Are you planning to buy your first rental property? Read on and discover some of the crucial things which you should know as a landlord regarding the depreciation of that property.
Impact on Property Value
Depreciation offers rental property owners a way to reduce their tax obligation each year. This depreciation usually follows a schedule which has been designed to spread out the cost of the property over its entire expected service life. However, you should know that depreciation may affect how much tax you pay when you eventually decide to sell that property. This is because the value of the property is likely to be regarded as the value reflected in the depreciation schedule at the time you sell that property. Any income which exceeds that book value is therefore likely to attract a capital gains tax since you will be deemed to have earned more than the property was valued at after considering depreciation.

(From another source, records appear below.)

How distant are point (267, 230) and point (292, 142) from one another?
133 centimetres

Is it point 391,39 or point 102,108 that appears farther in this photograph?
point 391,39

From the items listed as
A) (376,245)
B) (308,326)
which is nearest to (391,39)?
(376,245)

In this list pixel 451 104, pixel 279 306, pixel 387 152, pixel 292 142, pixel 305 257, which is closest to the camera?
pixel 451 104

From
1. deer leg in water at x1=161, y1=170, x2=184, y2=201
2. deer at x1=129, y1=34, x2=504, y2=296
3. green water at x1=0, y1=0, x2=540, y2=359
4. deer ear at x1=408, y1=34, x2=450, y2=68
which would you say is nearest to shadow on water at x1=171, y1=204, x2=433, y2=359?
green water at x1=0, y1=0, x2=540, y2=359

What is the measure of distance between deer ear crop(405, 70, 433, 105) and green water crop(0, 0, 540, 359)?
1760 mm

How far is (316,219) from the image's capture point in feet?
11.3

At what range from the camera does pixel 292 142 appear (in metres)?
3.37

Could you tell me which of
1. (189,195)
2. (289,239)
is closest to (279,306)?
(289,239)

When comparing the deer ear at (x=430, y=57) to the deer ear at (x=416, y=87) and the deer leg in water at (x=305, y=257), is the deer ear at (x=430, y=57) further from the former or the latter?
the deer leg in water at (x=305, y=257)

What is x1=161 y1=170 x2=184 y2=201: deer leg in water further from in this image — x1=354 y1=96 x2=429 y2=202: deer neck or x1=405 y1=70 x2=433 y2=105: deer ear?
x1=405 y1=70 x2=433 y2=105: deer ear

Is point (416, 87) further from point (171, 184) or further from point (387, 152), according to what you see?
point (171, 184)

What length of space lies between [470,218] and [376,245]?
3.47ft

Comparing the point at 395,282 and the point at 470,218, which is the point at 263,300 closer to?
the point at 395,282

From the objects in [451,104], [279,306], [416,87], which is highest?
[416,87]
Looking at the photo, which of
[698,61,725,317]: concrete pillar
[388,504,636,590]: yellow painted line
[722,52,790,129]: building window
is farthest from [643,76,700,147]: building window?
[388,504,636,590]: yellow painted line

The Difference Between Expenses and Depreciation
It is also important for you to avoid making mistakes when you file your tax returns with respect to the rental property. Some inexperienced landlords may indicate some costs as expenses instead of reflecting them as costs which can benefit from depreciation. For example, repairing an HVAC system should be indicated under repairs while upgrading the HVAC system to a more efficient one qualifies for property depreciation since it is a capital expense that makes the property more usable. Avoid mixing up maintenance, repairs and capital expenses.
Effect of Bequeathing Your Property
Owners of rental properties should also consider long-term ways to work within the available legal processes in order to pay minimal taxes on those properties. As already mentioned, depreciation can be a double-edged sword because your capital gains tax obligation may be higher in case you sell your property after taking out several years' worth of depreciation. Consider the option of hanging onto your property so that it can be transferred to your heirs upon your demise. The beneficiary of that property may be permitted to take ownership at its value at the time of your death. Consequently, that person may prepare a new depreciation schedule and start taking the tax benefits associated with depreciation. The laws on this matter vary from one jurisdiction to another, so you should be certain that this approach will work before you include it in your plans.
Depreciation is a complicated matter which you may not be able to grasp as a first-time rental property owner. Work with tax services professionals so that they can explain all the relevant information upon which you will make the right tax decisions.